Après que le ministre de l’Environnement et de l’Action pour le climat, Matos Fernandes, ait accusé aujourd’hui l’entreprise de ne pas encore avoir de « programme de dépollution des sols » ou de « projet de démantèlement de l’unité industrielle », la compagnie pétrolière a indiqué à Lusa qu’elle est dans le processus de « réalisation du planning défini » pour la fermeture de la raffinerie.

« Galp se conforme au planning défini pour le démantèlement, le démantèlement et la décontamination de la raffinerie de Matosinhos, et à ce stade, il finalise la qualification des sols et le nettoyage des équipements pour son démantèlement ultérieur », a déclaré une source officielle de l’entreprise.

La compagnie pétrolière a également informé que les « conclusions des études en cours » et « le plan du processus de dépollution des sols » seront publiés « en temps voulu, et qu’il existe toujours un « groupe de travail » pour réfléchir à l’avenir de cet espace.

« Galp a déclaré publiquement qu’il s’engage à trouver les meilleures solutions pour l’avenir des installations actuelles de la raffinerie. Dans ce contexte, et comme annoncé en juin, l’entreprise a créé un groupe de travail qui étudie la création d’une plateforme dans cet espace, pour relever les défis posés par la transition énergétique », a ajouté une source officielle de l’entreprise.

Interrogé sur l’hypothèse avancée par certains médias, selon laquelle le terrain de la raffinerie de Matosinhos pourrait être utilisé pour la construction d’un complexe de luxe, Matos Fernandos a rappelé que l’utilisation des sols est réglementée exclusivement par la Mairie de Matosinhos.

« Dans le plan directeur municipal, il est dit que ce territoire, je pense à tout, ne me demande pas de connaître le PDM avec une telle rigueur, je pense que tout est destiné à un usage industriel.
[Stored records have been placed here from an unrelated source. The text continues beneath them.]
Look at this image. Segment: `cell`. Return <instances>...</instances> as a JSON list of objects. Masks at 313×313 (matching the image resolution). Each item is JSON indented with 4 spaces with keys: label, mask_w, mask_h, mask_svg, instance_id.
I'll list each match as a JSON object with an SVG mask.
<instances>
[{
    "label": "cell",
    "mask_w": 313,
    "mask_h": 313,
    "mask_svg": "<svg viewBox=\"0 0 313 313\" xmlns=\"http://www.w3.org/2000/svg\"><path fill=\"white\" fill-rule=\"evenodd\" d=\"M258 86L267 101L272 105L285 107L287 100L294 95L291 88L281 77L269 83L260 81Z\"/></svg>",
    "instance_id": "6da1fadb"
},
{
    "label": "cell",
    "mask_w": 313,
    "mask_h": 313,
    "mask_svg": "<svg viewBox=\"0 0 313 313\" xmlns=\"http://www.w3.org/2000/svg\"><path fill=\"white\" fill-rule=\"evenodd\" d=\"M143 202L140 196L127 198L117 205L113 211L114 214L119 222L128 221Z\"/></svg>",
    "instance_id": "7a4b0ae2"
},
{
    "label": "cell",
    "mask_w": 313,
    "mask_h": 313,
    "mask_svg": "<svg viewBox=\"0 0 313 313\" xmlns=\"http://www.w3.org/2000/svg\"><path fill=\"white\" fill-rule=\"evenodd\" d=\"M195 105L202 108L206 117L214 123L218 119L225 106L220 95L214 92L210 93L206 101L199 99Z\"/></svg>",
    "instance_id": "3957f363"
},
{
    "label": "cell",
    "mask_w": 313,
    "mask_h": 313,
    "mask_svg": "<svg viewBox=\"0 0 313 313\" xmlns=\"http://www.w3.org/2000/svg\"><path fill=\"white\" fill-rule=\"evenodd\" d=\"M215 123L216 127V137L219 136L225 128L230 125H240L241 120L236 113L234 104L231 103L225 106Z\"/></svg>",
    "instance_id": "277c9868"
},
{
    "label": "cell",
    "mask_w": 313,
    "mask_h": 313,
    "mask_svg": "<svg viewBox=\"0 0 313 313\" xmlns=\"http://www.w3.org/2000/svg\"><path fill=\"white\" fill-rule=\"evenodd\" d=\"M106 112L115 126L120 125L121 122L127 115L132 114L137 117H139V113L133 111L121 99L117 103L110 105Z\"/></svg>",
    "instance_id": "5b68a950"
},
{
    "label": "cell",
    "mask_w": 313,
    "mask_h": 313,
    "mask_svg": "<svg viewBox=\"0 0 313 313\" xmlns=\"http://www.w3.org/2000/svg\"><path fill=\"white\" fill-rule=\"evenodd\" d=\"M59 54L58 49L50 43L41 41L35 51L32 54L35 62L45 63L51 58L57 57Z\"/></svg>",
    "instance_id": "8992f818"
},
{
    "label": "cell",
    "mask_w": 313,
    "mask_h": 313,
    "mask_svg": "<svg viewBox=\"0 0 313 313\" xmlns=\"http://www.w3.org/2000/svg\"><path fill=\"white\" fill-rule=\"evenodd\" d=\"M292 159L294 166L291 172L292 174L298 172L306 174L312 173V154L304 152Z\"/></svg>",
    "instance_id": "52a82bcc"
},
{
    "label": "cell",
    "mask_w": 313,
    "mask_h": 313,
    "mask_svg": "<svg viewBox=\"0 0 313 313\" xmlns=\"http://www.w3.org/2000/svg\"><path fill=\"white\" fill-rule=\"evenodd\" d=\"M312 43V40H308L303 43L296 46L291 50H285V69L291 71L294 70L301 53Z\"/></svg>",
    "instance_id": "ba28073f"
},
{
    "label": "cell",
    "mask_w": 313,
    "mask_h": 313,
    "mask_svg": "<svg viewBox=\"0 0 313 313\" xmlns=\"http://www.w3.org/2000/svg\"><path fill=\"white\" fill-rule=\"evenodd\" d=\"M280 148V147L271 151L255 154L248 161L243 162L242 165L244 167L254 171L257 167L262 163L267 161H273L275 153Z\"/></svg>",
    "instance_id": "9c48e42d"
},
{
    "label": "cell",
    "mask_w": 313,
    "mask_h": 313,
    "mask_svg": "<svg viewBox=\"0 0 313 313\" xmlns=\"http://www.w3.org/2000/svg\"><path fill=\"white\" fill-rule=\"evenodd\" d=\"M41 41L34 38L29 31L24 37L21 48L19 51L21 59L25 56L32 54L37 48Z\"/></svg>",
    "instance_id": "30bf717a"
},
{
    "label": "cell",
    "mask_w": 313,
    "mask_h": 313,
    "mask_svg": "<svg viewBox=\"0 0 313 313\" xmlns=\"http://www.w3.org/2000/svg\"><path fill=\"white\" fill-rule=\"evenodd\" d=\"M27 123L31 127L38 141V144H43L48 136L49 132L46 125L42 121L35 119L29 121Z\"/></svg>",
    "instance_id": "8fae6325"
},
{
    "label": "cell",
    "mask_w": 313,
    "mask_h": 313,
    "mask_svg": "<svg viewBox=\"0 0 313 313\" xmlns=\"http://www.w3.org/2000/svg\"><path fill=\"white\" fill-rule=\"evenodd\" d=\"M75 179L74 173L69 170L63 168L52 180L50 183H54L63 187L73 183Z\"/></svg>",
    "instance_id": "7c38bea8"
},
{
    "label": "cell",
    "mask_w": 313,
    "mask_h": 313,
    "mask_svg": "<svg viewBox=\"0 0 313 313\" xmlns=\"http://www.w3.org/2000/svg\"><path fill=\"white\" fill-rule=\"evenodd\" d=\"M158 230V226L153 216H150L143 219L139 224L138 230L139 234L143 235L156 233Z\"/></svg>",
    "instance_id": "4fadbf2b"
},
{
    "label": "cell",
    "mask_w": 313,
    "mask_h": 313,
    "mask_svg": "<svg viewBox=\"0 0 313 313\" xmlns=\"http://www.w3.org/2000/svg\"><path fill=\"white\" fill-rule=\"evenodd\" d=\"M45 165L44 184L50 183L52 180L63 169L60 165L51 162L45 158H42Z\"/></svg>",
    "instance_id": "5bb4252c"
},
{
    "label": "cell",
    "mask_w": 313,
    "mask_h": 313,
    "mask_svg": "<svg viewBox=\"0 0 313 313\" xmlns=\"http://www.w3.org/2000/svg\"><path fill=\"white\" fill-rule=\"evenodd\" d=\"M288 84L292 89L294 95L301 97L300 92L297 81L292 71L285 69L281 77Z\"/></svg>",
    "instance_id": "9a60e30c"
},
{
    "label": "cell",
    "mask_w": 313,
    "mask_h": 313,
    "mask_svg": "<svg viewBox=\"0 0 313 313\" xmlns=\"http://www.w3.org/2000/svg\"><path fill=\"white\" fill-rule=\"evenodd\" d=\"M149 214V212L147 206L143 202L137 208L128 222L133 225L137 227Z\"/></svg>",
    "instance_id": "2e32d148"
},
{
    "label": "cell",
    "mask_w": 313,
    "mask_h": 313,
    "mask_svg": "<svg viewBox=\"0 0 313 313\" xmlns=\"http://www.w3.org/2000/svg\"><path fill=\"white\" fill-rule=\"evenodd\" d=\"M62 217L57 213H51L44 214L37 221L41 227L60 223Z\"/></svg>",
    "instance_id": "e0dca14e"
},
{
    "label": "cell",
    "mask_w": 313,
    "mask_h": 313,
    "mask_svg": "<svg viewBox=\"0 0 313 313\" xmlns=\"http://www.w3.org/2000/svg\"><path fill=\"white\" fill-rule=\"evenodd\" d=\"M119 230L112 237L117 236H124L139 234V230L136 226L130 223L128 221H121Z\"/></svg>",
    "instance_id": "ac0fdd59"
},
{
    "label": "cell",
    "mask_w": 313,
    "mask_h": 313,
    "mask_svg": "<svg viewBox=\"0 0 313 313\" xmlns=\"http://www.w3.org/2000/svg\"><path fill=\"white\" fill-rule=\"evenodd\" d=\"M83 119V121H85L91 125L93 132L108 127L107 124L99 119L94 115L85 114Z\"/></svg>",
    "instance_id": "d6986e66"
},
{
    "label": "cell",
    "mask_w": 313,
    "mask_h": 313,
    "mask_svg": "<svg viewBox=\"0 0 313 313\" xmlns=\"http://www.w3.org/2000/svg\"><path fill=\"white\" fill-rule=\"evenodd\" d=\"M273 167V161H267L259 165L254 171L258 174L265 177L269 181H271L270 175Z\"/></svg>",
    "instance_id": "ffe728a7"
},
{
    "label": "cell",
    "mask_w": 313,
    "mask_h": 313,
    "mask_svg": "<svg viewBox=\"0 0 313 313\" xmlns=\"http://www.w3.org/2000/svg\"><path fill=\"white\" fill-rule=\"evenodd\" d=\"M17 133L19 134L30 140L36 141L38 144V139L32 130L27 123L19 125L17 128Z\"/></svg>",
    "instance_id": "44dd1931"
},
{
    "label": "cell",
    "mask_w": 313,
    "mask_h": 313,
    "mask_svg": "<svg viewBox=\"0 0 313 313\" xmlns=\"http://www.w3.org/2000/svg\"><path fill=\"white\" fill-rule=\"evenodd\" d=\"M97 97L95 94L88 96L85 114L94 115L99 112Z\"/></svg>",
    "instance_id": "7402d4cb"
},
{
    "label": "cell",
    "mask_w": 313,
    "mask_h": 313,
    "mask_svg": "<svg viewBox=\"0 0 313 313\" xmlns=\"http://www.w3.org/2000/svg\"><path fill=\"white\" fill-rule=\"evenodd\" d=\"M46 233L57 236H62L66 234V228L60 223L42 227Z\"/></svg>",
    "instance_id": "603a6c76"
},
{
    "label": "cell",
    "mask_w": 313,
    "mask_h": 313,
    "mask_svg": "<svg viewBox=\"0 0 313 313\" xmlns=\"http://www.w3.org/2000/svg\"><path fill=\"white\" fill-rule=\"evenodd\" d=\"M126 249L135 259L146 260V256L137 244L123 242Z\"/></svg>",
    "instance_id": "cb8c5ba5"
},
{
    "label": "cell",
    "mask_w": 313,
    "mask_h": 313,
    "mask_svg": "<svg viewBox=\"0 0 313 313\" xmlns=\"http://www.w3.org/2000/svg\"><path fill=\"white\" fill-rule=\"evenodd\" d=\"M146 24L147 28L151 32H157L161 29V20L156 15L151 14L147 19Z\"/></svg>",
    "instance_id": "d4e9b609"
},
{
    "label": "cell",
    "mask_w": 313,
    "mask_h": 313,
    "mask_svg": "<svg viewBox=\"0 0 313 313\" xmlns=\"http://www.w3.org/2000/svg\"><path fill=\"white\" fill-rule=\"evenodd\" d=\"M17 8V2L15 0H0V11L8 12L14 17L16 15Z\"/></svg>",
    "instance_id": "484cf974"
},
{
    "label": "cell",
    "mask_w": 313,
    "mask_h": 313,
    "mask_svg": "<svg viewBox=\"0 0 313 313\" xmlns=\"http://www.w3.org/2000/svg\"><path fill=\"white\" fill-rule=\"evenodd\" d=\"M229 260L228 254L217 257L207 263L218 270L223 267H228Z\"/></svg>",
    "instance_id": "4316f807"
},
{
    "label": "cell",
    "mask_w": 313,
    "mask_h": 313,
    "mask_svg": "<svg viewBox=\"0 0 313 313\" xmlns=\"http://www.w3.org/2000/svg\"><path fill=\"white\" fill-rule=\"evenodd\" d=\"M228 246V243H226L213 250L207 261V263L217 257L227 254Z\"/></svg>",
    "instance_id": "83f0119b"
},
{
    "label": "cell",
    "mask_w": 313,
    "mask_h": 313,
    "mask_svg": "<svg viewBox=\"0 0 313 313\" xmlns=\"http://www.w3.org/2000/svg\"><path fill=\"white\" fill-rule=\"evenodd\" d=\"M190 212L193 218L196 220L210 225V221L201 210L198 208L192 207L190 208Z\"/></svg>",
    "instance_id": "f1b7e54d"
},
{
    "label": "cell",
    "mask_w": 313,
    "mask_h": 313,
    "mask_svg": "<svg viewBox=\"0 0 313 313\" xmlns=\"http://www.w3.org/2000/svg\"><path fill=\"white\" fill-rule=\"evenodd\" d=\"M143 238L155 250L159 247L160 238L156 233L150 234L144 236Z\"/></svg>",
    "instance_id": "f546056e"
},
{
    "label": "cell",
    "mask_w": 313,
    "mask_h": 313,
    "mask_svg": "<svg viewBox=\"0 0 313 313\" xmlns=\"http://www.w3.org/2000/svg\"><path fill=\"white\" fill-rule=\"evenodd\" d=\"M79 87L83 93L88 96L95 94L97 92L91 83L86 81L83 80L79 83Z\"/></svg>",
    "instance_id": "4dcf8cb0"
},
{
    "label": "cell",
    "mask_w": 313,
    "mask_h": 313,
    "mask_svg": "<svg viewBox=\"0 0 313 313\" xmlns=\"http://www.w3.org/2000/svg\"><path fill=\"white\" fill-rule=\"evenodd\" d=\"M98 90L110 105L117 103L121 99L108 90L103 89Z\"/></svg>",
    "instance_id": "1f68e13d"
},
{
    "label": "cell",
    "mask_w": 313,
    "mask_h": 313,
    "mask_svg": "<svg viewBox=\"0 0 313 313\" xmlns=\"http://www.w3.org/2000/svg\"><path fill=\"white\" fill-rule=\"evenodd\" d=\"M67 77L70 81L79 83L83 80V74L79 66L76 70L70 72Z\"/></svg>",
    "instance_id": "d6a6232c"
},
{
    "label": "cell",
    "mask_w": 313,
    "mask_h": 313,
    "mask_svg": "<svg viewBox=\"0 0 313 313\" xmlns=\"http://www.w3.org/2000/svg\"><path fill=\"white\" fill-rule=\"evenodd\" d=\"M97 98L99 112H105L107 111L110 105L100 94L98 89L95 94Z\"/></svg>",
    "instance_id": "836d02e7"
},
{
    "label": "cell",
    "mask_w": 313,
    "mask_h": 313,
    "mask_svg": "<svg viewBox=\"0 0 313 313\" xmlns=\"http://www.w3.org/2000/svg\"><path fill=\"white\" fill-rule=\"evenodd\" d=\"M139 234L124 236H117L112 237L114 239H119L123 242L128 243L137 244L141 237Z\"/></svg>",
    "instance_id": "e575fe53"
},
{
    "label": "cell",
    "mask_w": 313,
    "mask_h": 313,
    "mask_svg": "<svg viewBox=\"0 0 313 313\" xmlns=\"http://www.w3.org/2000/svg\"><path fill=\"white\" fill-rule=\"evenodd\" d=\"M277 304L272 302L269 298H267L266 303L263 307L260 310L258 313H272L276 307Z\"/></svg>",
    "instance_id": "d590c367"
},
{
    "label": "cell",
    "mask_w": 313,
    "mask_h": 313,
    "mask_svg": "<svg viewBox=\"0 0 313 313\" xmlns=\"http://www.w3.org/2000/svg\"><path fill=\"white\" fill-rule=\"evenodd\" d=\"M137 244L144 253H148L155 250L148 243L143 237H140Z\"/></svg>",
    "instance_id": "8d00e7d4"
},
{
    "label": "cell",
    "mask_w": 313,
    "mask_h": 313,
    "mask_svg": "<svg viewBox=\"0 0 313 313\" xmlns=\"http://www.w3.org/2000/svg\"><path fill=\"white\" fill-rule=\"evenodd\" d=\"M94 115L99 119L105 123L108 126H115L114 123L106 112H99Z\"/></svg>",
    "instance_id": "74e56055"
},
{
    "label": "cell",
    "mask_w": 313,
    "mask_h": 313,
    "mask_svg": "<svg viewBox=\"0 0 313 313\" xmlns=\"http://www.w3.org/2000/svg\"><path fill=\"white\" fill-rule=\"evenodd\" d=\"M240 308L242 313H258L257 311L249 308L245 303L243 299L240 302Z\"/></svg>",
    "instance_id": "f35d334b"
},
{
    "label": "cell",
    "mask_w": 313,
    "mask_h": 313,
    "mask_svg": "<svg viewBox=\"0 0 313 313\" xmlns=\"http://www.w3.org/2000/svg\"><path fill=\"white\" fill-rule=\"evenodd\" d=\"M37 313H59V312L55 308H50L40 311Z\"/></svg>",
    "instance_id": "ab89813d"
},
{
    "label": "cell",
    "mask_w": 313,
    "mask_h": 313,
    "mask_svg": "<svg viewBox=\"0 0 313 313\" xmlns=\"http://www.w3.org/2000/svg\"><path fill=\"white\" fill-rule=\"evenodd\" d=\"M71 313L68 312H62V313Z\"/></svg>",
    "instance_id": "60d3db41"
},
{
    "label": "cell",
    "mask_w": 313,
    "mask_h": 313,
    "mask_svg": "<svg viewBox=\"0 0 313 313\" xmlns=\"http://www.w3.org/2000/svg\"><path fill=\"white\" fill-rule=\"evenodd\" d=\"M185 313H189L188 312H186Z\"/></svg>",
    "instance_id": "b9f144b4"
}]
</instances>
Le président du conseil municipal de Matosinhos est déjà venu se prononcer sur ce même sens », a souligné le responsable du gouvernement.

Quant à la fermeture de ce parc pétrochimique dans le nord du pays, Matos Fernandes a souligné que « la fermeture de la raffinerie de Matosinhos est essentielle pour atteindre les objectifs de réduction des émissions. [de carbono] au Portugal ».

Galp a fermé la dernière unité de production de la raffinerie de Matosinhos le 30 avril, suite à la décision de concentrer les opérations à Sines.

La compagnie pétrolière a justifié la « décision complexe » de fermer la raffinerie sur la base d’une évaluation du contexte européen et mondial du raffinage, ainsi que des enjeux de durabilité, auxquels s’ajoutent les caractéristiques des installations.

La fermeture de la raffinerie de Matosinhos, en avril, représente une perte de 5% du PIB à Matosinhos et de 1% dans la zone métropolitaine de Porto, selon une étude socio-économique à laquelle Lusa a eu accès.

L’étude, commandée par la municipalité de Matosinhos à l’Université de Porto pour évaluer les impacts socio-économiques de la fermeture du complexe pétrochimique dans la municipalité, décrit un « scénario particulièrement grave » pour la région du Nord et pour le pays, sinon destination est donnée à cette installation.

L’État est l’un des actionnaires de Galp, avec une participation de 7 %, via Parpública.